(Dataset entries)
------------------------------------------------------------------------
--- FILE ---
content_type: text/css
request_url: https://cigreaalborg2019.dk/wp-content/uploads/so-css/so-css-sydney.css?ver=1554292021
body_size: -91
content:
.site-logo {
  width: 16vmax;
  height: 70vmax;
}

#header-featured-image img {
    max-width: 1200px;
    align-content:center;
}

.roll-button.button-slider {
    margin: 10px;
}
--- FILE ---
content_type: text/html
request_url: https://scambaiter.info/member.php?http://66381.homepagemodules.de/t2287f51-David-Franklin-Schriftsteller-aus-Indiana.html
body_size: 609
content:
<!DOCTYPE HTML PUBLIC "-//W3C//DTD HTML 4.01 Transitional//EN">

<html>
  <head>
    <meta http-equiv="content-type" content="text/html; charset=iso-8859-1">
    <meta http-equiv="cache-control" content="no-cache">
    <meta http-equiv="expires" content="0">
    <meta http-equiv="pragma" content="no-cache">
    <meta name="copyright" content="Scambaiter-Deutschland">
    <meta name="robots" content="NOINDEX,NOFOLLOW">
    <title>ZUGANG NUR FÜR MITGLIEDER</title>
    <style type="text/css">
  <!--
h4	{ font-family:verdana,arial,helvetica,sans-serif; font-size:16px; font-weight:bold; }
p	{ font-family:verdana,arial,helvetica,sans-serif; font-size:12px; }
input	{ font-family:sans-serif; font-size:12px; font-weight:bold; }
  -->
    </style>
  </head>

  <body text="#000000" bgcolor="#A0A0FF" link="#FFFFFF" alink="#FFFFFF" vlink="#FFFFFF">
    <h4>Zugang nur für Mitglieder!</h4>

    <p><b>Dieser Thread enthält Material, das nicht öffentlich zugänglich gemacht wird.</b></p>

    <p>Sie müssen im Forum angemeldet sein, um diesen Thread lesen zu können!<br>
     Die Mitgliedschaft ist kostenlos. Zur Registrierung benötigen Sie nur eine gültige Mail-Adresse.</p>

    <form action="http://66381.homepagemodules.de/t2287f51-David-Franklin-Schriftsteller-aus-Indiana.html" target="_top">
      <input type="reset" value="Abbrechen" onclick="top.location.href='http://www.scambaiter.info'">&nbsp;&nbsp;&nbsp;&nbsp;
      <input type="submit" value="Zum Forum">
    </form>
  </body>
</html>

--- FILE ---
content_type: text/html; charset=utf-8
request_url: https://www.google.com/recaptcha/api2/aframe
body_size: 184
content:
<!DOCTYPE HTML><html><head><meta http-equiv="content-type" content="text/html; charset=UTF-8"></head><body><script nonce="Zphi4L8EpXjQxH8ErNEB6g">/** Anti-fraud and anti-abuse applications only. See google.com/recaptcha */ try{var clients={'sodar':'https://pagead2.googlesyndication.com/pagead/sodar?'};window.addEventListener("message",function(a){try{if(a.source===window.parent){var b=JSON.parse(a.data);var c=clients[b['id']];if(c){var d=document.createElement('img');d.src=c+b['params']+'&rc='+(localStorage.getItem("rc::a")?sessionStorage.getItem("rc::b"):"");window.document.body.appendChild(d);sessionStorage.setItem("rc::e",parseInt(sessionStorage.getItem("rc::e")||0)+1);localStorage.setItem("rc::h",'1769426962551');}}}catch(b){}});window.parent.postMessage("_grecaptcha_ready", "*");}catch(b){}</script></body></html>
------------------------------------------------------------------------
What is being asked: In your answer, print every entry exactly as it appears.

Expected answer:
--- FILE ---
content_type: text/css
request_url: https://cigreaalborg2019.dk/wp-content/uploads/so-css/so-css-sydney.css?ver=1554292021
body_size: -91
content:
.site-logo {
  width: 16vmax;
  height: 70vmax;
}

#header-featured-image img {
    max-width: 1200px;
    align-content:center;
}

.roll-button.button-slider {
    margin: 10px;
}
--- FILE ---
content_type: text/html
request_url: https://scambaiter.info/member.php?http://66381.homepagemodules.de/t2287f51-David-Franklin-Schriftsteller-aus-Indiana.html
body_size: 609
content:
<!DOCTYPE HTML PUBLIC "-//W3C//DTD HTML 4.01 Transitional//EN">

<html>
  <head>
    <meta http-equiv="content-type" content="text/html; charset=iso-8859-1">
    <meta http-equiv="cache-control" content="no-cache">
    <meta http-equiv="expires" content="0">
    <meta http-equiv="pragma" content="no-cache">
    <meta name="copyright" content="Scambaiter-Deutschland">
    <meta name="robots" content="NOINDEX,NOFOLLOW">
    <title>ZUGANG NUR FÜR MITGLIEDER</title>
    <style type="text/css">
  <!--
h4	{ font-family:verdana,arial,helvetica,sans-serif; font-size:16px; font-weight:bold; }
p	{ font-family:verdana,arial,helvetica,sans-serif; font-size:12px; }
input	{ font-family:sans-serif; font-size:12px; font-weight:bold; }
  -->
    </style>
  </head>

  <body text="#000000" bgcolor="#A0A0FF" link="#FFFFFF" alink="#FFFFFF" vlink="#FFFFFF">
    <h4>Zugang nur für Mitglieder!</h4>

    <p><b>Dieser Thread enthält Material, das nicht öffentlich zugänglich gemacht wird.</b></p>

    <p>Sie müssen im Forum angemeldet sein, um diesen Thread lesen zu können!<br>
     Die Mitgliedschaft ist kostenlos. Zur Registrierung benötigen Sie nur eine gültige Mail-Adresse.</p>

    <form action="http://66381.homepagemodules.de/t2287f51-David-Franklin-Schriftsteller-aus-Indiana.html" target="_top">
      <input type="reset" value="Abbrechen" onclick="top.location.href='http://www.scambaiter.info'">&nbsp;&nbsp;&nbsp;&nbsp;
      <input type="submit" value="Zum Forum">
    </form>
  </body>
</html>

--- FILE ---
content_type: text/html; charset=utf-8
request_url: https://www.google.com/recaptcha/api2/aframe
body_size: 184
content:
<!DOCTYPE HTML><html><head><meta http-equiv="content-type" content="text/html; charset=UTF-8"></head><body><script nonce="Zphi4L8EpXjQxH8ErNEB6g">/** Anti-fraud and anti-abuse applications only. See google.com/recaptcha */ try{var clients={'sodar':'https://pagead2.googlesyndication.com/pagead/sodar?'};window.addEventListener("message",function(a){try{if(a.source===window.parent){var b=JSON.parse(a.data);var c=clients[b['id']];if(c){var d=document.createElement('img');d.src=c+b['params']+'&rc='+(localStorage.getItem("rc::a")?sessionStorage.getItem("rc::b"):"");window.document.body.appendChild(d);sessionStorage.setItem("rc::e",parseInt(sessionStorage.getItem("rc::e")||0)+1);localStorage.setItem("rc::h",'1769426962551');}}}catch(b){}});window.parent.postMessage("_grecaptcha_ready", "*");}catch(b){}</script></body></html>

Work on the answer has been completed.